Three, there is no gain when the gold price goes up. This is because gold is not going anywhere. If you bought 100oz of gold 20 years ago, then you still have 100oz of gold now (minus storage costs). Sure, it’s worth more in dollars but those dollars are worth proportionally less (and if you sell, the tax man will take a big chunk).


This may seem like mere semantics, but it’s an important principle. It’s the dollar which is volatile. And its gyrations can only get worse.


Therefore, wealth should be measured in gold ounces or grams. We recommend you periodically take the dollar value of your assets, and divide it by the current price of gold. If the dollar value goes up, but the gold value is down, which are you going to believe?


One is the numeraire extraordinaire that man has valued for thousands of years, and the other is the elastic dollar managed by a central bank whose stated policy is devaluation at two percent per annum (a target they cannot accurately hit).


You can make gains in gold if you bet successfully on the price moves in both directions. If you buy when the price is lower and sell when it’s higher, you will end up with more gold. The trick is to make sure you buy the gold again, otherwise you will have given up your gold and gotten only paper in exchange.

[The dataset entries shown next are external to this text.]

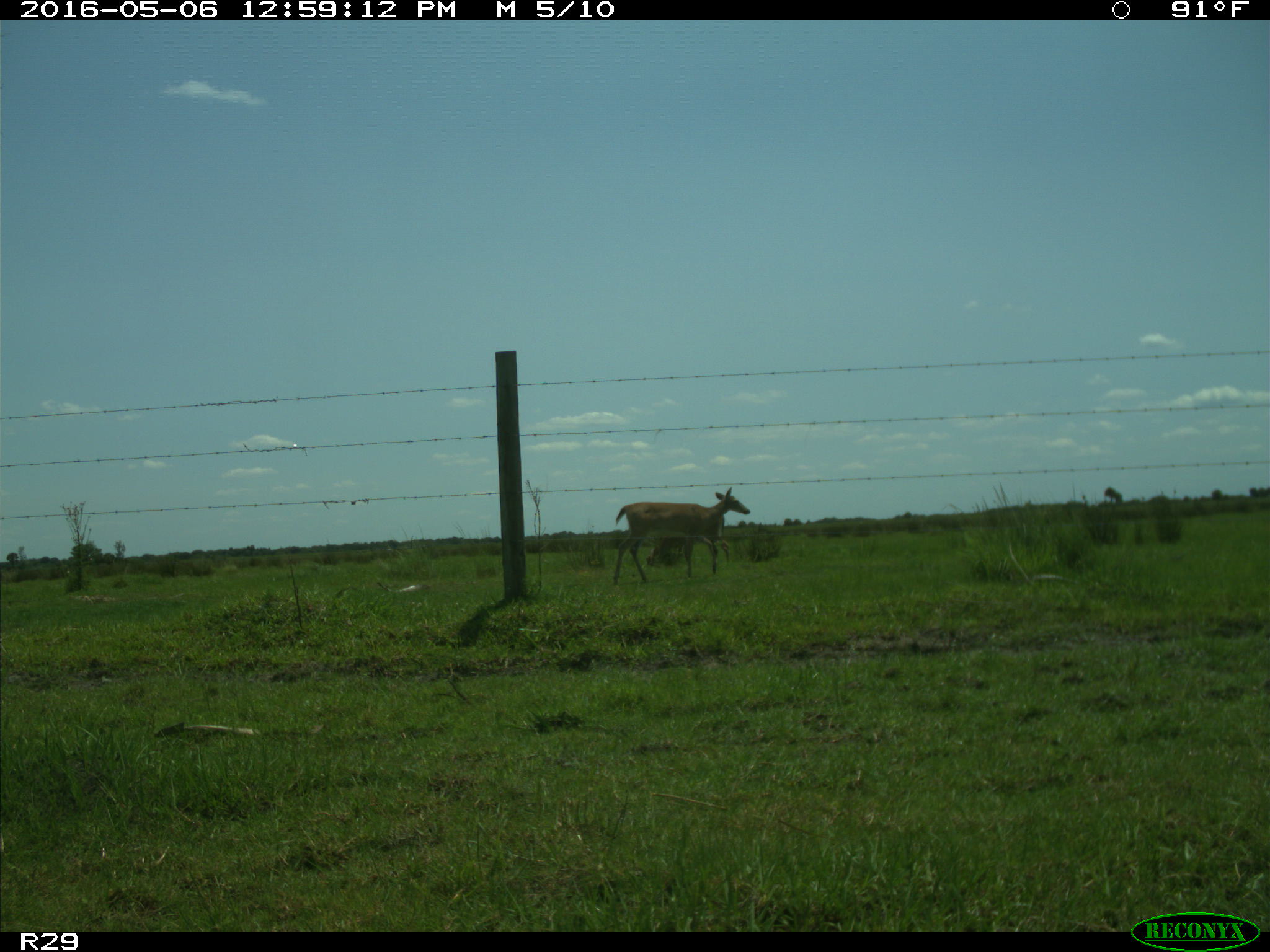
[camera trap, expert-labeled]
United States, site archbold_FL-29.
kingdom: Animalia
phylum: Chordata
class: Mammalia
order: Artiodactyla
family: Cervidae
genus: Odocoileus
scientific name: Odocoileus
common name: deer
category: unidentified deer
Unidentified deer (deer) (Odocoileus).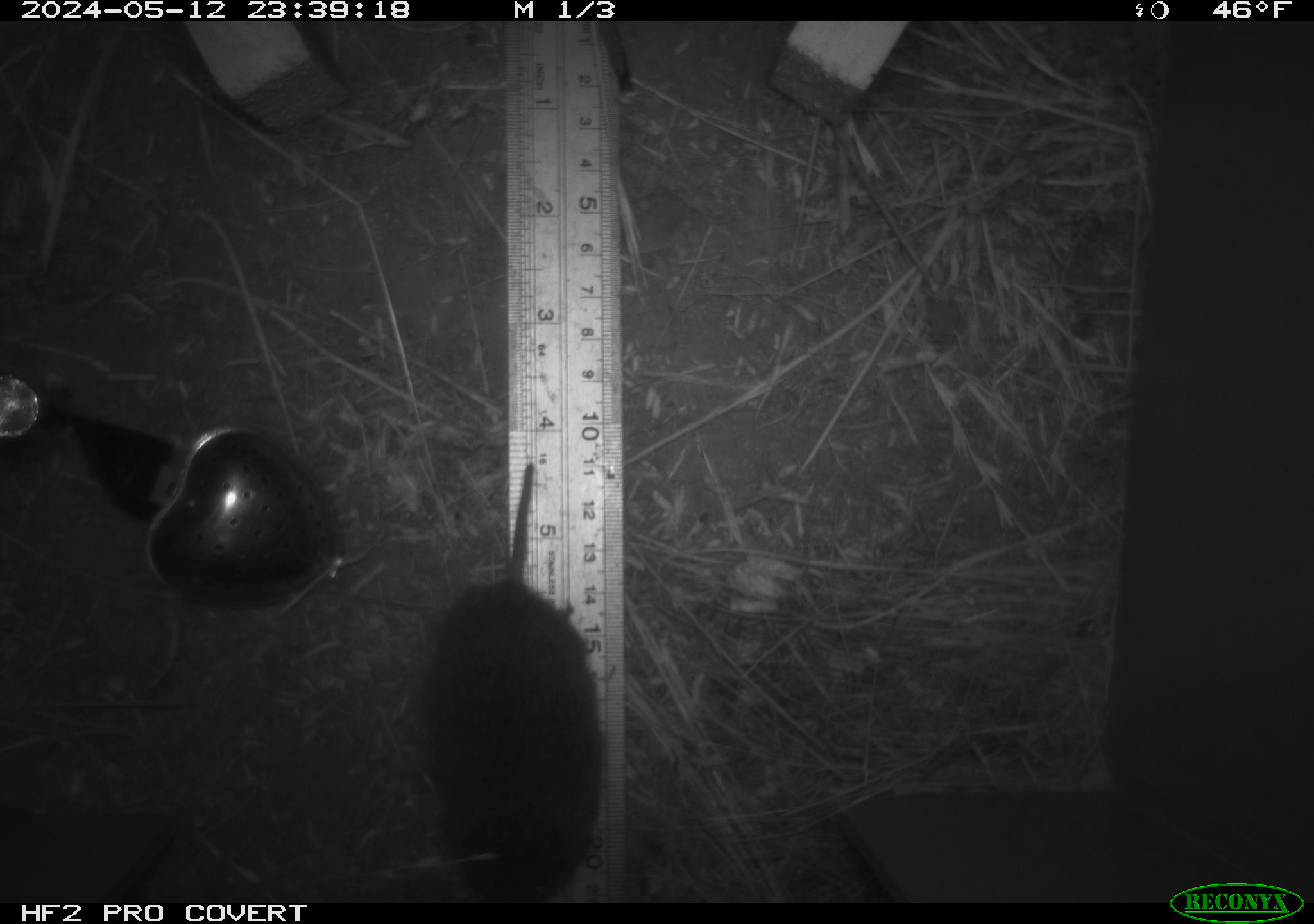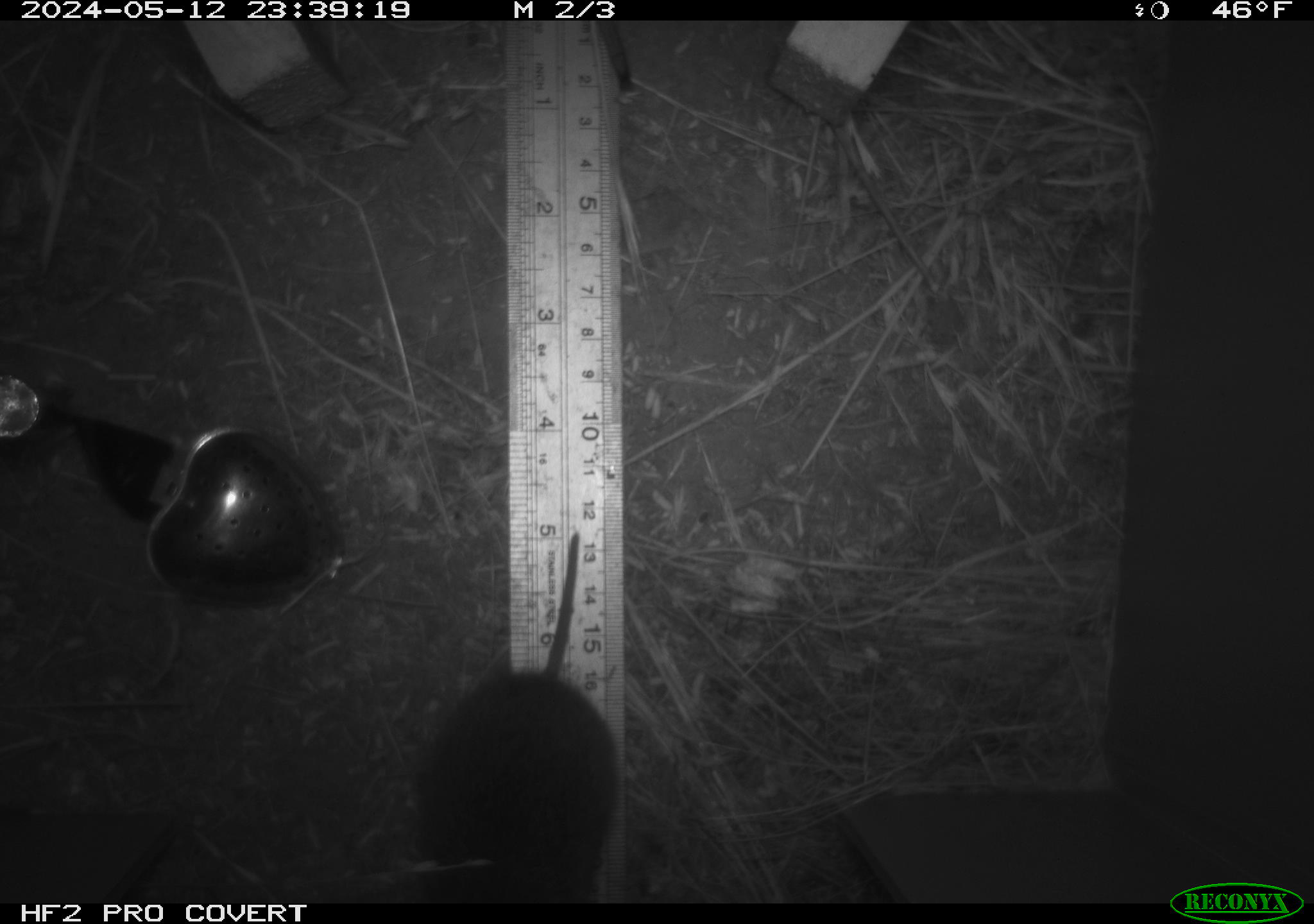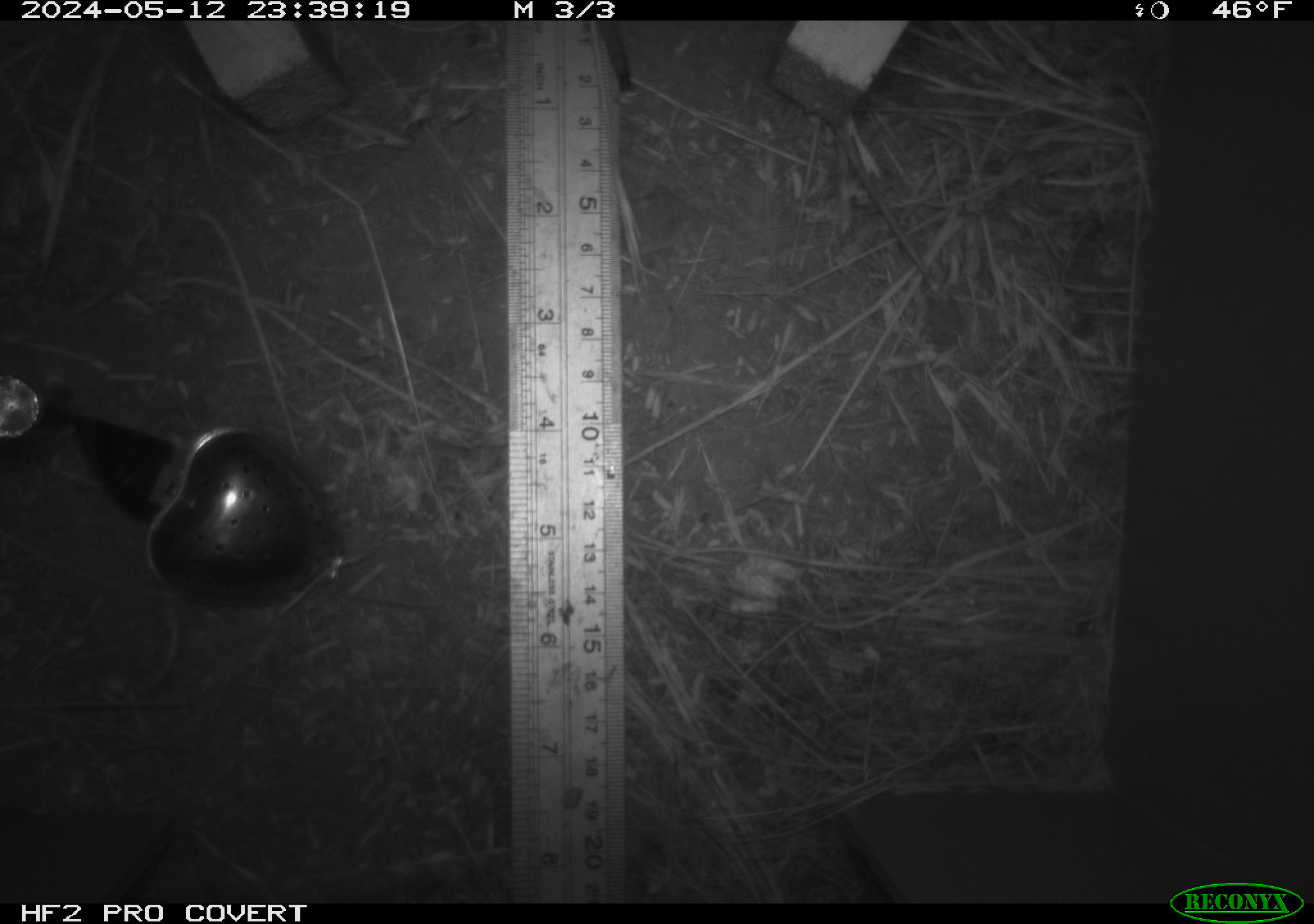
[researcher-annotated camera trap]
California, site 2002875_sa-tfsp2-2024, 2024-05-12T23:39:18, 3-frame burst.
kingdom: Animalia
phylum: Chordata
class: Mammalia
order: Rodentia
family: Cricetidae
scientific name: Arvicolinae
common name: voles, lemmings, and muskrats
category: arvicolinae subfamily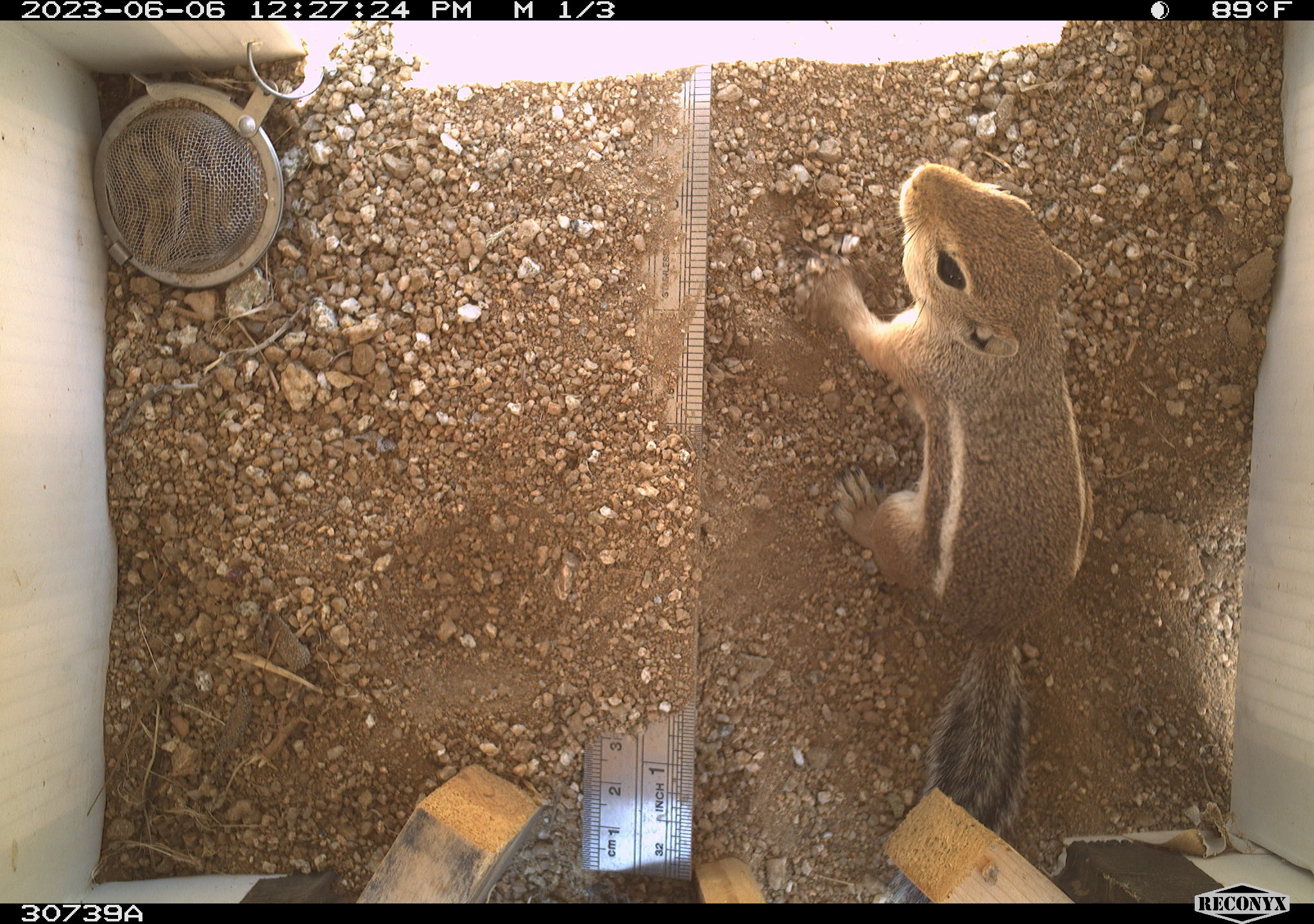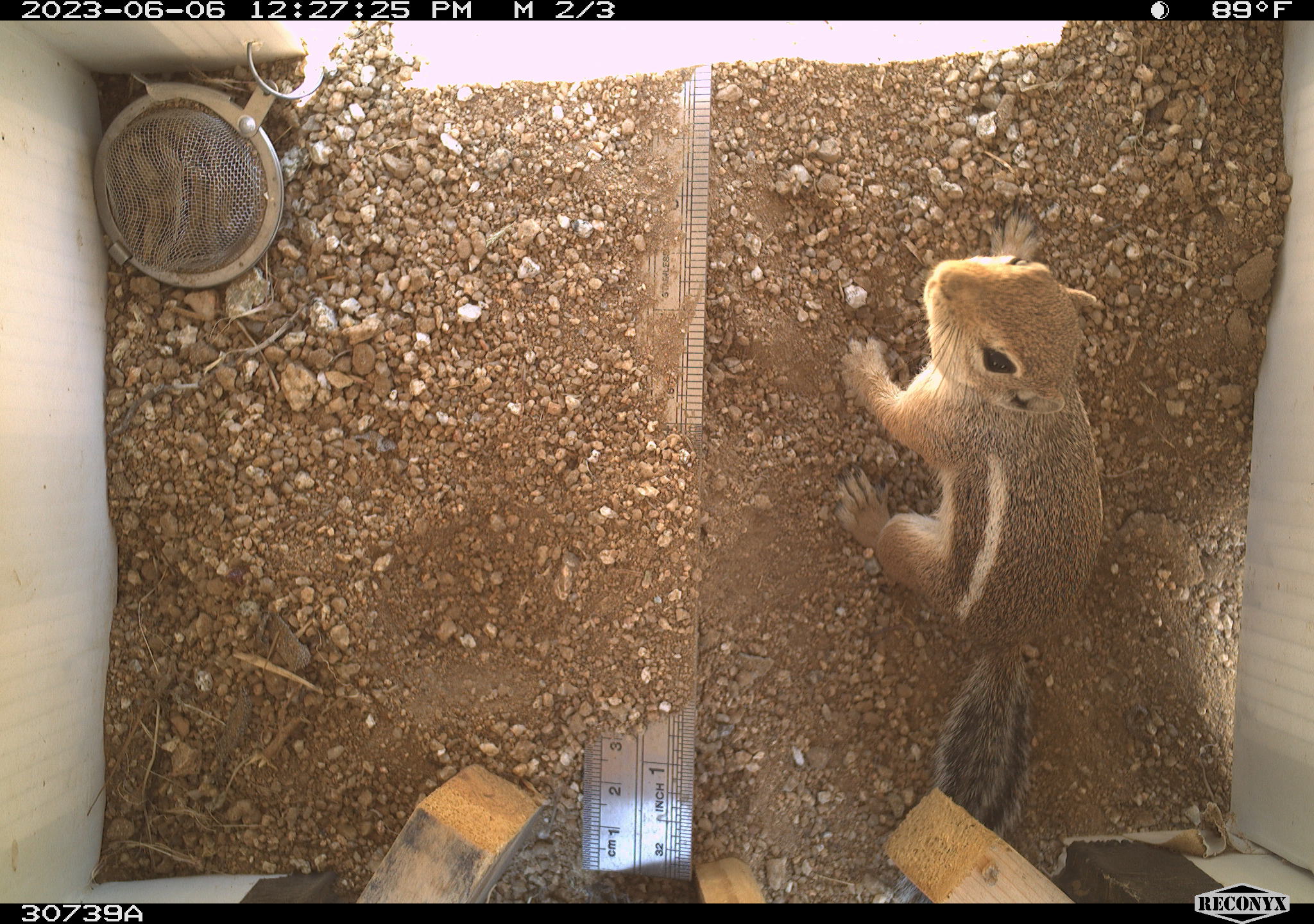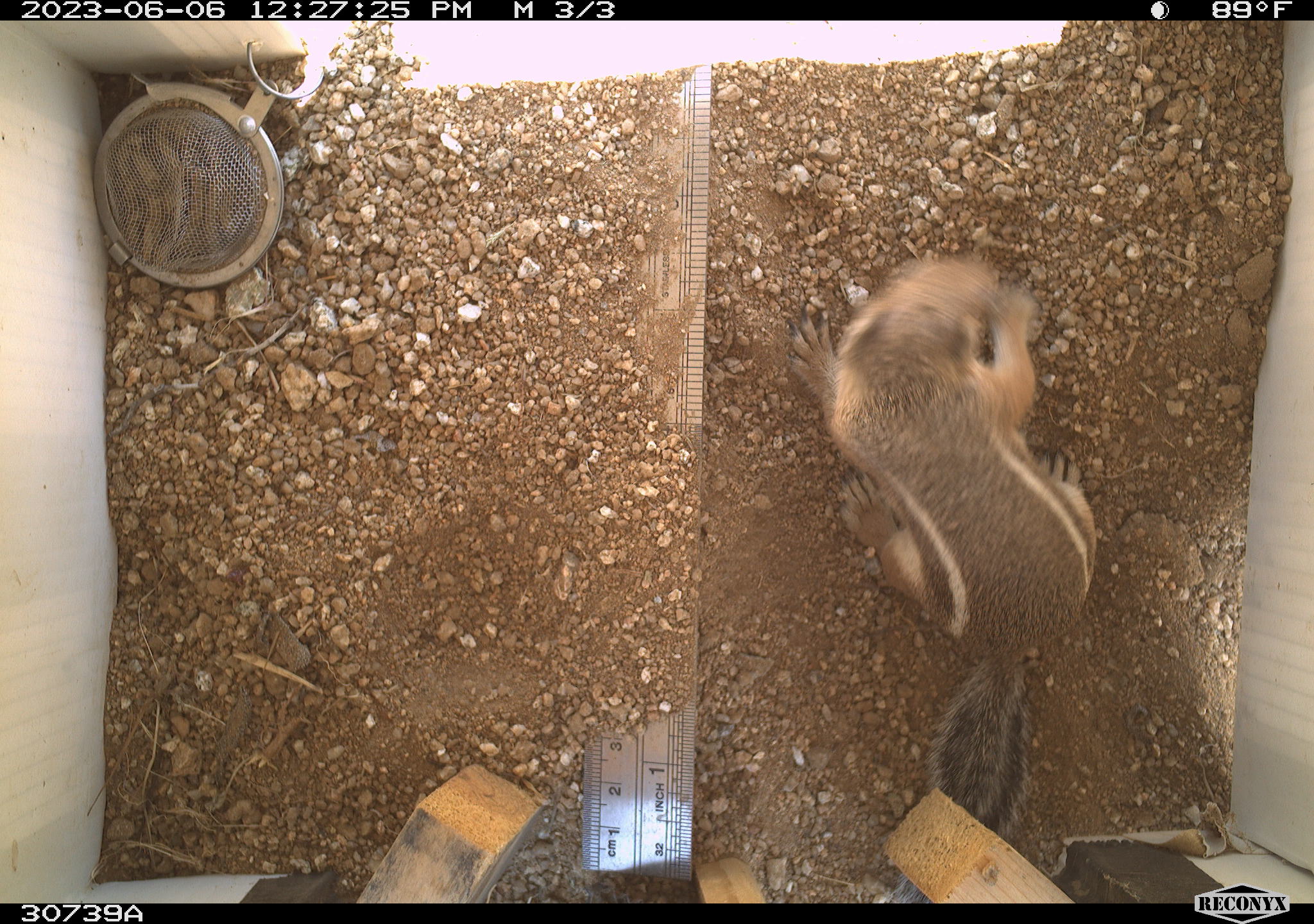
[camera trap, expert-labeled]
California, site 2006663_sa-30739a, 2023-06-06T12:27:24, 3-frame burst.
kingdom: Animalia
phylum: Chordata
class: Mammalia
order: Rodentia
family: Sciuridae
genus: Ammospermophilus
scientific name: Ammospermophilus leucurus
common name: white-tailed antelope squirrel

And you can make gains in silver, as silver goes up and down as measured in gold terms. Most people call this the gold-silver ratio.


Four, we have included charts generated from software developed by Keith. The data was the highest quality possible in that environment, and the best available.


Launching a new Software Platform


The first three will remain the same, but number four is changing. We are now launching a software platform that is the culmination of Keith’s development of the arbitrage theory of markets since 2010, his model of the gold market, and four generations of software (two by him, and two by our VP of Software, Rudy Mathieu).


We had to solve some Big Data problems, as we licensed 21 years of tick history data from Thomson Reuters. It is over 2 terabytes — big enough that you can’t handle it with a conventional database.